TASK INSTRUCTIONS:
(1) Using the Litmus Demo text, explain in one to three sentences why the demo suits someone new to Cloud Native Chaos Engineering.
(2) Carry on the Litmus Demo text from its last line, the Docker prerequisite.

*** SOURCE TEXT ***

Chaos Engineering in a Microservices Environment
The Litmus Demo is a quick way to introduce yourself to the world of Cloud Native Chaos Engineering. It helps familiarize oneself with running litmus chaos experiments in a realistic app environment running multiple services on a Kubernetes cluster. In other words, you will be able to create a cluster, install a sample application that will be subject to chaos, build the chaos infrastructure & run the chaos experiments, all in a matter of minutes, using a simple python script.
It is designed to help you experience chaos injection almost out of the box and is expected to serve as a precursor to a more involved exploration of LitmusChaos framework for your own business application/infrastructure chaos needs.
The Demo Environment
Three cluster types are supported:
KinD: A 3 node KinD cluster pre-installed with the sock-shop demo application, litmus chaos CRDs, operator, and a minimal set of prebuilt chaos experiment CRs is setup.
GKE: A 3 node GKE cluster pre-installed with the sock-shop demo application, litmus chaos CRDs, operator, and the full generic Kubernetes chaos experiment suite is setup.
EKS: A 3 node EKS cluster pre-installed with the sock-shop demo application, litmus chaos CRDs, operator, and the full generic Kubernetes chaos experiment suite is setup.
PreRequisites
Docker 18.09 or greater (When using containerized setup)

*** End of SOURCE TEXT ***
*** DATA SHOWN ***

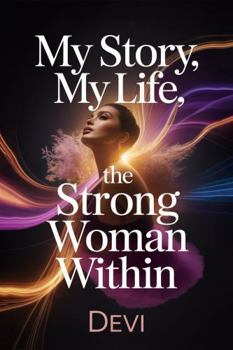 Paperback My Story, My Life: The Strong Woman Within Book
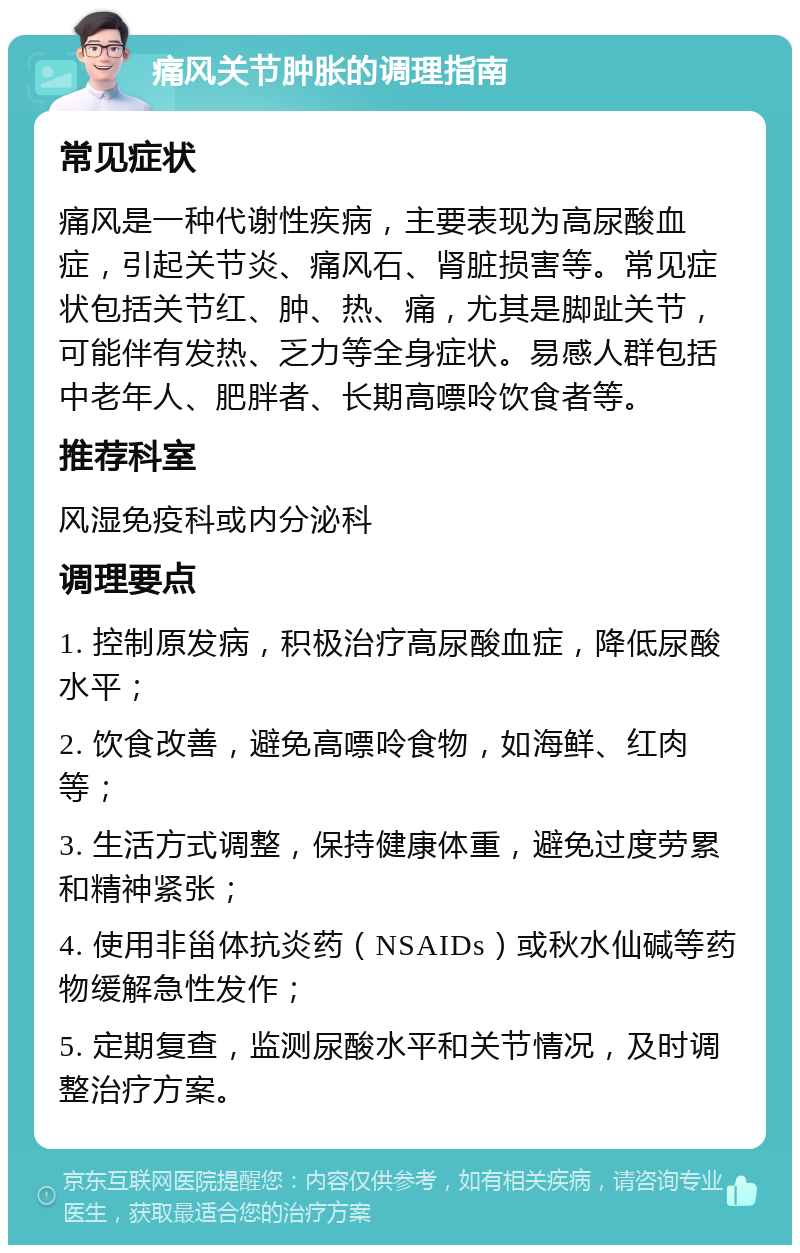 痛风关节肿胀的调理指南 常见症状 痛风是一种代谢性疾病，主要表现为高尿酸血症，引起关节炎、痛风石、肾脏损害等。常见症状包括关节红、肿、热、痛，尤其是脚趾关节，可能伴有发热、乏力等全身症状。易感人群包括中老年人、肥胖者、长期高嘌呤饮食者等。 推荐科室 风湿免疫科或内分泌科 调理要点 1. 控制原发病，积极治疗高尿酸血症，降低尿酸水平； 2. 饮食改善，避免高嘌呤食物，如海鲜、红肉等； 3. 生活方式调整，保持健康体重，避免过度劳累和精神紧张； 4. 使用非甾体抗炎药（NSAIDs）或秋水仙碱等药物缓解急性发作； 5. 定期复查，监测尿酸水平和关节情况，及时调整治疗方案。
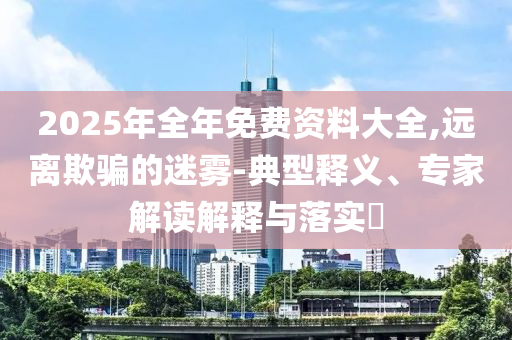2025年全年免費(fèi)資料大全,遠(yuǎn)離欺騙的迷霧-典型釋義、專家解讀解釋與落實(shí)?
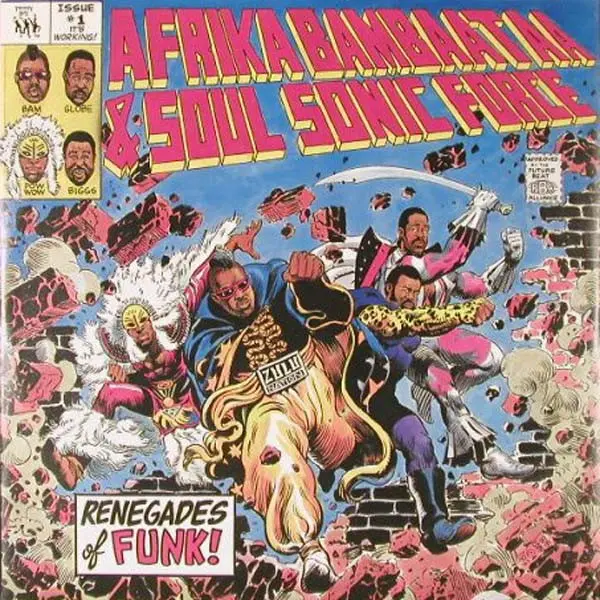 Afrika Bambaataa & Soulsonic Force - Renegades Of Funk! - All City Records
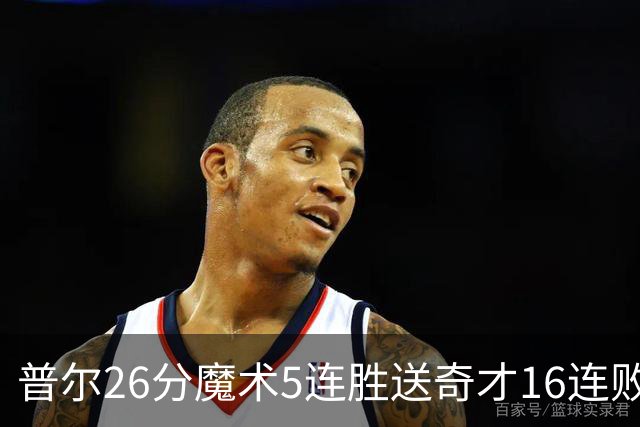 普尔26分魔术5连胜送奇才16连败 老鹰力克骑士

*** End of DATA SHOWN ***

RESPONSE LIST:
(1) The demo lets a newcomer run litmus chaos experiments in a realistic application environment with multiple services on a Kubernetes cluster. A simple python script creates the cluster, installs a sample application, builds the chaos infrastructure, and runs the experiments within minutes, so chaos injection works almost out of the box before any deeper exploration of the LitmusChaos framework.

(2)
Docker, Kubectl & Python3.7+ (with the PyYaml package) are all you will need for running the KinD platform based chaos demo. If GKE/EKS is your platform choice, you may need to configure gcloud/aws (When using a non-containerized setup).
Getting started:
To get started with any of the above platforms we will follow the following steps.
Clone litmus demo repository in your system.
git clone https://github.com/litmuschaos/litmus-demo.git cd litmus-demo
We can Setup litmus demo in two different ways:
Containerized Setup | All the dependencies are installed inside a container we just need to have docker installed to run the container. It has been tested for Kind platform. |
---|---|
Non-Containerized Setup | We need to make sure that all the prerequisites are installed manually before running the demo script. |
Containerized Setup
You can setup & run the demo from a containerized environment by following the below-mentioned steps:
make build
OR
docker build -t litmuschaos/litmus-demo .
Run docker container interactive, now you can run any commands mentioned in the usage section with python3.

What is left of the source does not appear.